I dati che emergono dalla periodica indagine Excelsior condotta presso gli imprenditori italiani dall’Unioncamere-Anpal, l’Ufficio studi della CGIA ha elencato le prime 50 figure professionali di difficile reperimento. Praticamente introvabili sono i saldatori ad arco elettrico, i medici di medicina generale, gli ingegneri elettronici/telecomunicazioni, gli intonacatori (che includono anche gli stuccatori, i decoratori e i cartongessisti) e i dirigenti d’azienda (di istituti scolastici privati e di strutture sanitarie private). Di questo primo blocco, in 8 casi su 10 la ricerca degli imprenditori (privati e pubblici) si tramuta in fallimento. Altrettanto difficili da reperire sul mercato del lavoro sono i meccanici collaudatori, gli infermieri/ostetriche, i tecnici elettronici (installatore e manutentore hardware), i tappezzieri e i materassai, gli operai addetti a macchinari per la filatura e bobinatura, i saldatori e i tagliatori a fiamma, gli ingegneri elettronici, gli elettrotecnici e gli operai addetti ai telai meccanici per la tessitura e maglieria. In 7 casi su 10 le richieste imprenditoriali rimangono scoperte.

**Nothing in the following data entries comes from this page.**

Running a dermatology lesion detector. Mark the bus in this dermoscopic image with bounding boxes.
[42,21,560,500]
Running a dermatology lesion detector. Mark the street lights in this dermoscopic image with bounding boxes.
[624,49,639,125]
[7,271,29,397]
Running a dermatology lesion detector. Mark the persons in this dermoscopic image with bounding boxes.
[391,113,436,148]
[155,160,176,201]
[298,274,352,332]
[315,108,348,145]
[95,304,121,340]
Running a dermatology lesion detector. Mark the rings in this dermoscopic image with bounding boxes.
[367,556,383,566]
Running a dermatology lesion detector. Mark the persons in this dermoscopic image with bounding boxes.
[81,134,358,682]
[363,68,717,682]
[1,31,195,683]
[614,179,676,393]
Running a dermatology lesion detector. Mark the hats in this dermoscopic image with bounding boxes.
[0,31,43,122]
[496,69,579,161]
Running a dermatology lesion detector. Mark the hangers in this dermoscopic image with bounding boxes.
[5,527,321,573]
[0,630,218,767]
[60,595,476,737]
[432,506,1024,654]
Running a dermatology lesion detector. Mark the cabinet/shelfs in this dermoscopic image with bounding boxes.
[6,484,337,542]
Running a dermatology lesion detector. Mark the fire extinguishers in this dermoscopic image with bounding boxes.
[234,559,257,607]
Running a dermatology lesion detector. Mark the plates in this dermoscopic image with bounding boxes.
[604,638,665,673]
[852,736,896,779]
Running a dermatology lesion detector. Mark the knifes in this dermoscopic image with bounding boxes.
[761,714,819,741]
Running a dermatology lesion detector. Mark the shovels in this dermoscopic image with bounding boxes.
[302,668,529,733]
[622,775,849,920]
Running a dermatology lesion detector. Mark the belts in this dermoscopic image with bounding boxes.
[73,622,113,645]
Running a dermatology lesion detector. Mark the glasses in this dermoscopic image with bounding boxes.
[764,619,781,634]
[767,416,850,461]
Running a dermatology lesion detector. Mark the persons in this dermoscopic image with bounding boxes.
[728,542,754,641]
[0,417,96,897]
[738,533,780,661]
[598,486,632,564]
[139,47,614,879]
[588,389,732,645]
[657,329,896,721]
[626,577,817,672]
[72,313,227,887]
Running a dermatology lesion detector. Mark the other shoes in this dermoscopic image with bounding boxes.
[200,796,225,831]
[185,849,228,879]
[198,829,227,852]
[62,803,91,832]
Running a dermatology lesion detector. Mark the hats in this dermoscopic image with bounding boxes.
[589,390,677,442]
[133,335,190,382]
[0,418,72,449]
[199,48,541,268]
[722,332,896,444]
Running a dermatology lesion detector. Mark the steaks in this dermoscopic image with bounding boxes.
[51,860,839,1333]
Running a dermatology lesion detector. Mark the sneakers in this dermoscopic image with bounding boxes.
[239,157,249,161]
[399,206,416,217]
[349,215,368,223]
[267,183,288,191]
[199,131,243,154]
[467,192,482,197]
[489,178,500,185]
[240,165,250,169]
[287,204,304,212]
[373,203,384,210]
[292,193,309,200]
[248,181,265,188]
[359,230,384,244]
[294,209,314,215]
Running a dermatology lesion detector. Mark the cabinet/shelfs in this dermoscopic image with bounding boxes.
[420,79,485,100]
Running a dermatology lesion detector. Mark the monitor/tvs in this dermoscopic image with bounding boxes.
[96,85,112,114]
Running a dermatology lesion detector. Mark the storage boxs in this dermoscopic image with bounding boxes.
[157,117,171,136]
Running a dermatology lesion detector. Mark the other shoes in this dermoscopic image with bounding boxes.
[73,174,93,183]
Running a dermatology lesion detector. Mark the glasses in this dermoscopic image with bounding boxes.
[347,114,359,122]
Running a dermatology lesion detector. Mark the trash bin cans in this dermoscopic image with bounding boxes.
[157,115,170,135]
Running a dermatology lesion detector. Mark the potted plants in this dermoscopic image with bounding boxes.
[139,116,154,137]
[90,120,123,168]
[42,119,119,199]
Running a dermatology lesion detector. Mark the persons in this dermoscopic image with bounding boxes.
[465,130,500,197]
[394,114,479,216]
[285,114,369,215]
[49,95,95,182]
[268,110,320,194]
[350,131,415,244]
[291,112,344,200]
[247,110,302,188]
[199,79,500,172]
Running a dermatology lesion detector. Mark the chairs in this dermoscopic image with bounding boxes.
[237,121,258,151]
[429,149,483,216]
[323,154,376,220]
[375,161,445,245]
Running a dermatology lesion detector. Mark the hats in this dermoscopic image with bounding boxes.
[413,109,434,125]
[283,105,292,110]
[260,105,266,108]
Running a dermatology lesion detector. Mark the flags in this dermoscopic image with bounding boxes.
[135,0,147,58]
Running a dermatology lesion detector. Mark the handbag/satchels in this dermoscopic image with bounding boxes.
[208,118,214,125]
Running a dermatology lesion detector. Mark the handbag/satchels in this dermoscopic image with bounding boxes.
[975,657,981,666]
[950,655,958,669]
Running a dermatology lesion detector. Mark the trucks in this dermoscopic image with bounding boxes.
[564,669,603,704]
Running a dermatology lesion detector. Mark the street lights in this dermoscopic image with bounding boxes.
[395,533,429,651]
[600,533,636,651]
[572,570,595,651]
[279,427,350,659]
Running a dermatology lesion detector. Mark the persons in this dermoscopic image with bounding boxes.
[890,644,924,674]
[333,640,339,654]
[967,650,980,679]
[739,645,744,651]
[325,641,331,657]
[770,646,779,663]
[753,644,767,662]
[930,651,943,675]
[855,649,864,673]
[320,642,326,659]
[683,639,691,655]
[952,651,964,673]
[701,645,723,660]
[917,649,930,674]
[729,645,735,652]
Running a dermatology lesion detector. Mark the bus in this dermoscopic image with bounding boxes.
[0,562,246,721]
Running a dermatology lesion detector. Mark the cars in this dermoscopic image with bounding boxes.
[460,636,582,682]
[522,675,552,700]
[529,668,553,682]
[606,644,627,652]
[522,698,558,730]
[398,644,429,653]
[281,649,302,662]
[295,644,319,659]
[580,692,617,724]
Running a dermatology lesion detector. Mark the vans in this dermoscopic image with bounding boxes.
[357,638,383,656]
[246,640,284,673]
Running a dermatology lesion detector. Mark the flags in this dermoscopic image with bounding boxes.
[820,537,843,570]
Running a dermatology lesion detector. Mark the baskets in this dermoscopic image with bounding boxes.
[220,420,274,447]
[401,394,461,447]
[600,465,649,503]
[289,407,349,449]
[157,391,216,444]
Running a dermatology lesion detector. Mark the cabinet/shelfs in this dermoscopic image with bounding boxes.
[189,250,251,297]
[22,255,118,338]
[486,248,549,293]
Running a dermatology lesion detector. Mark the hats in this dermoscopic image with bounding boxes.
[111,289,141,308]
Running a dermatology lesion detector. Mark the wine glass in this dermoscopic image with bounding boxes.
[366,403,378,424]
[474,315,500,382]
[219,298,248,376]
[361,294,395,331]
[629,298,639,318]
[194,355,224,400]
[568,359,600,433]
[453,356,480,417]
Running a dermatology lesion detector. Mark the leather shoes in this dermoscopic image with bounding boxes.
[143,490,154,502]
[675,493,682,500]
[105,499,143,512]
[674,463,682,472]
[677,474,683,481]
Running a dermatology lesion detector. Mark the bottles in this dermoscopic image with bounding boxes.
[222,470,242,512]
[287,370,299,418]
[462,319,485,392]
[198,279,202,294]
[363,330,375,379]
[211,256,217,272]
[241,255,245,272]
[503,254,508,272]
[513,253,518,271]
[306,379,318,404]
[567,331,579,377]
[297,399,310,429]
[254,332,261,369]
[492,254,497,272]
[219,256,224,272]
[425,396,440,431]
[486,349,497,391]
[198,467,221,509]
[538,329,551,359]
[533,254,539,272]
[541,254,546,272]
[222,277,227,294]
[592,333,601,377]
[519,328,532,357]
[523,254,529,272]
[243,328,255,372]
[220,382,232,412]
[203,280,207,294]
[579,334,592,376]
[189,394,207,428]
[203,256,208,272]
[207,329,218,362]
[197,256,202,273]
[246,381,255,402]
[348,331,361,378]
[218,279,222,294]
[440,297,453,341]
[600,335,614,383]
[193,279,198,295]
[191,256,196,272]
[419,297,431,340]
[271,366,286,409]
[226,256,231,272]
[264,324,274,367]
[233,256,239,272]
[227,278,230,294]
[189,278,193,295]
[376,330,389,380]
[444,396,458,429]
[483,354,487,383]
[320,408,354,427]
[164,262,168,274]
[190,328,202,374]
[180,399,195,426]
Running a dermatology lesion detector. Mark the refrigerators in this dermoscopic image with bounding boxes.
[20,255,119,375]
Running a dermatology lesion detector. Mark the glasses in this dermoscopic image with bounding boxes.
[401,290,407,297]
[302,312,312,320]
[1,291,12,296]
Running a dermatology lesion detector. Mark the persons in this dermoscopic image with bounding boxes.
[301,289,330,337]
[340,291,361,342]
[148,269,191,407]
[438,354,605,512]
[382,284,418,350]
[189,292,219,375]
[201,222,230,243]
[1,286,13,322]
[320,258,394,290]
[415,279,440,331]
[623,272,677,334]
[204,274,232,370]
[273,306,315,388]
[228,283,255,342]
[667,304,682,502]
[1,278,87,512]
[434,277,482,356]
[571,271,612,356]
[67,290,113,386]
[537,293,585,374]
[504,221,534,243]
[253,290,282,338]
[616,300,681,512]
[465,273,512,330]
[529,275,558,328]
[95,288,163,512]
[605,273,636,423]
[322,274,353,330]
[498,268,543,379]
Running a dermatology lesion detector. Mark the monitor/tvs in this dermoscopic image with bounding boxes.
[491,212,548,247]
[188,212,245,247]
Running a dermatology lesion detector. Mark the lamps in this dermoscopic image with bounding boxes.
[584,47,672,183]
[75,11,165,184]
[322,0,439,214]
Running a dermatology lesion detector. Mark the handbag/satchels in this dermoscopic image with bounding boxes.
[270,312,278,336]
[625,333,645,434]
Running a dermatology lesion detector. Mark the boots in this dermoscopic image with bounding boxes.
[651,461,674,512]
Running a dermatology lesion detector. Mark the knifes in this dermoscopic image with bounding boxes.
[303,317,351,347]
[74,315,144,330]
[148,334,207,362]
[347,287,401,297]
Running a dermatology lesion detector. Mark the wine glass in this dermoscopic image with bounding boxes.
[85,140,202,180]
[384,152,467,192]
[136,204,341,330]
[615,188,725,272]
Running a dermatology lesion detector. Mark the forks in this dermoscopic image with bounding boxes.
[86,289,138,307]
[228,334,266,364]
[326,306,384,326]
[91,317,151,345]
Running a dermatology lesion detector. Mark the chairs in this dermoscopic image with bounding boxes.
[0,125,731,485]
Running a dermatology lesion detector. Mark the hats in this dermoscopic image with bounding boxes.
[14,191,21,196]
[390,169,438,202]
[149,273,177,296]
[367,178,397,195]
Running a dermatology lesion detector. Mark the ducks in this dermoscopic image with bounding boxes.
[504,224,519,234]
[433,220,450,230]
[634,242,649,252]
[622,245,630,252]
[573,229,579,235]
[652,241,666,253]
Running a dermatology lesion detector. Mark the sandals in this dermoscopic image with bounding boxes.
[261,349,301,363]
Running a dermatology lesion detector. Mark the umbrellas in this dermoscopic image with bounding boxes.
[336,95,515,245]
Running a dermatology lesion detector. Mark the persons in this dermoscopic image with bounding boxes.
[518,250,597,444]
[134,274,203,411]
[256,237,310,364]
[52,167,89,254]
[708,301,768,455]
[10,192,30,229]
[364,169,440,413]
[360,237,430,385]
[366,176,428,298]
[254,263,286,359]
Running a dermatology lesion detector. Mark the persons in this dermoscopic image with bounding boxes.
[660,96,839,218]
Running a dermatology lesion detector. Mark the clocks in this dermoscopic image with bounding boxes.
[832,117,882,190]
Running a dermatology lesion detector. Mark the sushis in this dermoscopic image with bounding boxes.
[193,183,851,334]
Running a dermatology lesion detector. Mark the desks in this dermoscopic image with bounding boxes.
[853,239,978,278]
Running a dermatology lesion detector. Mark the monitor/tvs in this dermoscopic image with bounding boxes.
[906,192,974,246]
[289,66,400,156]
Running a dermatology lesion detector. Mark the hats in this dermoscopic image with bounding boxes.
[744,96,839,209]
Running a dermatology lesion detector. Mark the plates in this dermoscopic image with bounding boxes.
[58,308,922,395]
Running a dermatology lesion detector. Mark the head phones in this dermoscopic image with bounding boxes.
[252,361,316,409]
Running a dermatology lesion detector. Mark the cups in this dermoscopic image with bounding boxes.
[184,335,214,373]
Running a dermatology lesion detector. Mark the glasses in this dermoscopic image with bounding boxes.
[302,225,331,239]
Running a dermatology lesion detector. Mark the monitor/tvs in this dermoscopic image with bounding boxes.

Al Nord si cercano soprattutto camerieri, commessi e addetti alle pulizie, al Sud la richiesta si concentra su muratori e, anche qui, su camerieri e commessi. Le maggiori difficoltà nel reperire i lavoratori dipendenti sono emerse a Nordest. A Bolzano, infatti, nel 2022 si è registrata l’incidenza percentuale più alta pari al 52,5%. Seguono Pordenone con il 52%, Gorizia con il 48,8%, Pavia con il 48,3%, Trento con il 47,9%, Udine con il 47,8%, Bologna e Vicenza con il 47,7%, Lecco con il 46,9% e Padova con il 46,8%.

In Veneto si cercano soprattutto commessi, con una difficoltà di reperimento al 30,7%,  camerieri e professioni assimilate con difficoltà del 47,6%, personale non qualificato per i servizi di pulizia uffici ed esercizi commerciali pari al 33,4%, cuochi in alberghi e ristoranti con una difficoltà del 52,3% e personale non qualificato addetto all’imballaggio e al magazzino con difficoltà pari al 20,9%.

“Per contrastare il disallineamento tra scuola e lavoro” commenta il segretario della CGIA Renato Mason, “dobbiamo investire sull’orientamento, spiegando agli insegnati, alle famiglie e ai ragazzi che nella vita professionale ci si può affermare anche come lavoratori autonomi. Più in generale, comunque, bisogna ridare dignità al lavoro manuale, pagarlo di più e ricordare a tutti che gli istituti professionali e quelli tecnici non sono scuole di serie B, ma realtà che sono in grado di formare gli operai e i tecnici del futuro, molti dei quali lavoreranno in camice bianco e in dotazione avranno strumentazioni tecnologiche dal valore economico di migliaia e migliaia di euro” ha concluso.